De los constructores sagrados a los masones operativos 1 de 3
Hurtado Amando.
Los seres
humanos somos gestados y
“vivimos” la primera parte de nuestra existencia dentro de un
recinto: el claustro materno. En
él recibimos cuanto necesitamos para existir, y parece ser que, casi
siempre, es traumatizante
abandonarlo. Ante las inclemencias de la intemperie y las agresiones
externas, los hombres buscamos
normalmente un “claustro” en el
que refugiarnos, ya sea aprovechando cavidades naturales o creando esas
cavidades y recintos con
elementos diversos, es decir,
construyéndolos.
El de la
construcción es, pues, un arte casi tan
antiguo como nuestra especie. El
sentimiento religioso, que es
previo e independiente en su origen respecto a cualquier religión positiva, también lo es. La
religiosidad humana es el
sentimiento de vinculación con la
naturaleza y con el universo que el Hombre lleva en sí mismo como ser
consciente de su propia existencia. De ahí que la
construcción haya estado siempre vinculada con lo que es “sagrado” para el hombre
a lo largo de su historia. Lo
sagrado (del latín sacrum = delicado, separado)
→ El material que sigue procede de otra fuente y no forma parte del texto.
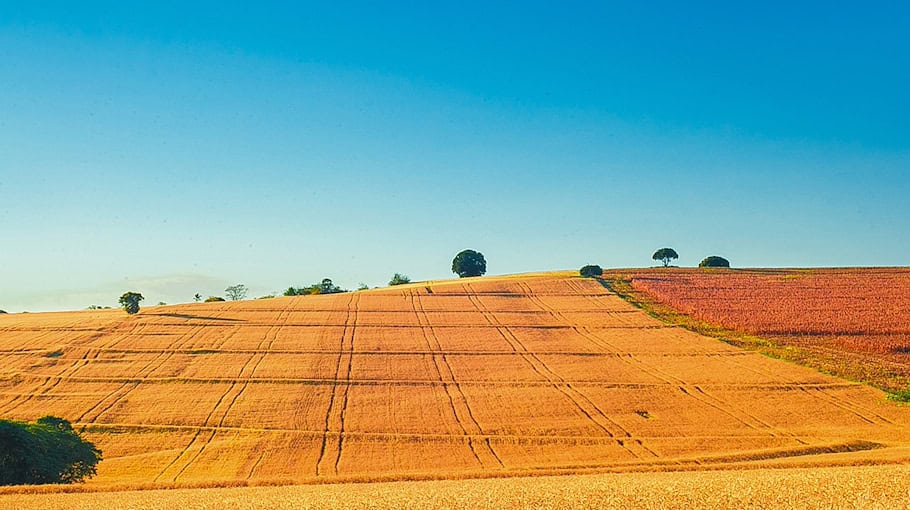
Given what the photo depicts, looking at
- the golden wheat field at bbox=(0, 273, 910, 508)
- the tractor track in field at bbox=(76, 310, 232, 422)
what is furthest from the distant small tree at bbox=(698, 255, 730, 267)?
the tractor track in field at bbox=(76, 310, 232, 422)

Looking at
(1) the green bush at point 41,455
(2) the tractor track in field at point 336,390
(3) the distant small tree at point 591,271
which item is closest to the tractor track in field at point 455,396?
(2) the tractor track in field at point 336,390

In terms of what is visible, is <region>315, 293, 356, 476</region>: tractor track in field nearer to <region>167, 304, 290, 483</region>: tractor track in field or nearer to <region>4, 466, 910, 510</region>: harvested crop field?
<region>167, 304, 290, 483</region>: tractor track in field

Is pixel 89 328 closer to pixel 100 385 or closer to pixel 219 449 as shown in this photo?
pixel 100 385

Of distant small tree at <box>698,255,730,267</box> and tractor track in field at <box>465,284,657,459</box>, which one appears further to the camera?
distant small tree at <box>698,255,730,267</box>

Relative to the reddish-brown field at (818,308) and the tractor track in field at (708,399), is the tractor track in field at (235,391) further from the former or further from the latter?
the reddish-brown field at (818,308)

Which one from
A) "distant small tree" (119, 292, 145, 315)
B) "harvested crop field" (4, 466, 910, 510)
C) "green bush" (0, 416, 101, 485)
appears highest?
"distant small tree" (119, 292, 145, 315)

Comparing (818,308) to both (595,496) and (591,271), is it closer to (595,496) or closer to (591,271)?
(591,271)

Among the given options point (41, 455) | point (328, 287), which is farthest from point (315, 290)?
point (41, 455)

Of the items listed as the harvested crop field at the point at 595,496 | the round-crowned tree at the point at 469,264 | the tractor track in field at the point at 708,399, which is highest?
the round-crowned tree at the point at 469,264
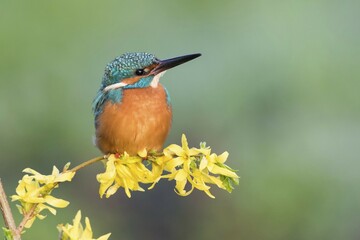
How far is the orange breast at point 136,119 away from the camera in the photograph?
2984 millimetres

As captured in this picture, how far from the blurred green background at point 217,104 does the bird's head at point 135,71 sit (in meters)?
3.00

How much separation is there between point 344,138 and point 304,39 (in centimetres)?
138

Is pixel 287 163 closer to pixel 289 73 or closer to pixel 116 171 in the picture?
pixel 289 73

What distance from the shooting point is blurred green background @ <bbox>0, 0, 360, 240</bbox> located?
20.3 feet

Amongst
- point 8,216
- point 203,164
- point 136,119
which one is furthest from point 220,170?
point 136,119

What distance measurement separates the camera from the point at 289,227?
6164mm

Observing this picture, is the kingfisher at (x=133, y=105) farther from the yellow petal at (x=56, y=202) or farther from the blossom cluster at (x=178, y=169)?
the yellow petal at (x=56, y=202)

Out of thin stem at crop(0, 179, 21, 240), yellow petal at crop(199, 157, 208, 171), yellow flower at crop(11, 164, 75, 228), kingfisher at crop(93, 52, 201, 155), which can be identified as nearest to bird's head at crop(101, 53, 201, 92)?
kingfisher at crop(93, 52, 201, 155)

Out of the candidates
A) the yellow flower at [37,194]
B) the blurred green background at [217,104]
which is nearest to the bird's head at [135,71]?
the yellow flower at [37,194]

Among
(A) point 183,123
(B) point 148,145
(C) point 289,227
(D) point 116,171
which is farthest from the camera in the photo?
(A) point 183,123

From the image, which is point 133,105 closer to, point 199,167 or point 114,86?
point 114,86

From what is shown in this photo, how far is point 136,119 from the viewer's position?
3035mm

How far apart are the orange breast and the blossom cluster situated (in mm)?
258

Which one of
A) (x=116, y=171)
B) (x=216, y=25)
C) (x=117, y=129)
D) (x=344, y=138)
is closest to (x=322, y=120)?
(x=344, y=138)
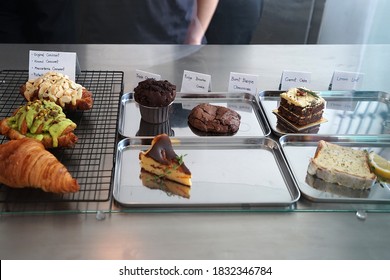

es aquello que dedica a algo específico, lo consagrado
a un fin determinado, como expresión
tangible de la ligazón o relación
entre el hombre y algo que éste
considera que le trasciende.
La arqueología pone
de relieve, en cualquier parte del
planeta habitada desde épocas remotas,
la existencia de edificaciones que no podemos sino considerar sagradas (en el sentido
expuesto), ya se trate de menhires, dólmenes, zigurats o pirámides.
La finalidad a que se
dedicaban no era ni suntuaria
ni exclusiva o claramente utilitaria, sino la de
servir a la comunidad expresando aspiraciones sociales
relacionadas con alguna dimensión humana
que trascendía lo utilitario
cotidiano. Tenemos testimonio de
rituales de consagración de determinadas
construcciones en todas las civilizaciones y se siguen consagrando en nuestros días, no
sólo edificios dedicados a cultos
religiosos, sino
edificaciones civiles,
siguiéndose para ello rituales más o menos estereotipados que tienen su origen en épocas
muy remotas.
Un edificio
es siempre una obra simbolizadora, al mismo tiempo que
funcional, ya que se
dedica o consagra siempre a un
fin, teniendo en cuenta valores psicológicos y necesidades materiales
de quienes van
a habitarlo o utilizarlo. Por ello, los
constructores de edificios
sagrados ocuparon un puesto muy importante en las sociedades a las que
pertenecían. La finalidad de
toda edificación es acotar un
espacio destinado a algo. La
palabra latina templum significa eso precisamente: espacio acotado o
delimitado. Especialmente
sagrados, por la dedicación que se
les daba, eran
los templos religiosos.
La construcción de un
templo presuponía y presupone una
serie de conocimientos y convicciones que los constructores plasman
de diversas maneras en lo que construyen. En la Antigüedad, los verdaderos
templos no se construían nunca en cualquier parte, sino en lugares
específicos en los que algún acontecimiento especialmente interesante
ocurría o había ocurrido. Por ejemplo, una teofanía o manifestación de lo que los
hombres de cada época han venido
considerando “trascendente”,
o bien una manifestación de carácter
natural que, por su particularidad, se adoptaba como símbolo de esa trascendencia. En todo caso, quienes
concebían y desarrollaban tales
construcciones debían poseer convicciones
y conocimientos. Las convicciones y las “creencias” inspiraban la imagen
previa, el diseño espiritual de lo que s e deseaba construir, haciendo a menudo necesario el análisis
del suelo, del subsuelo,
de las condiciones climáticas,
de fenómenos geográficos y meteorológicos, del
movimiento de la Tierra en
relación con el Sol, con la Luna, etc. Todo
ello realizado mediante un “saber
hacer” cualificado, que trasciende el
mero aspecto técnico del oficio de la
construcción.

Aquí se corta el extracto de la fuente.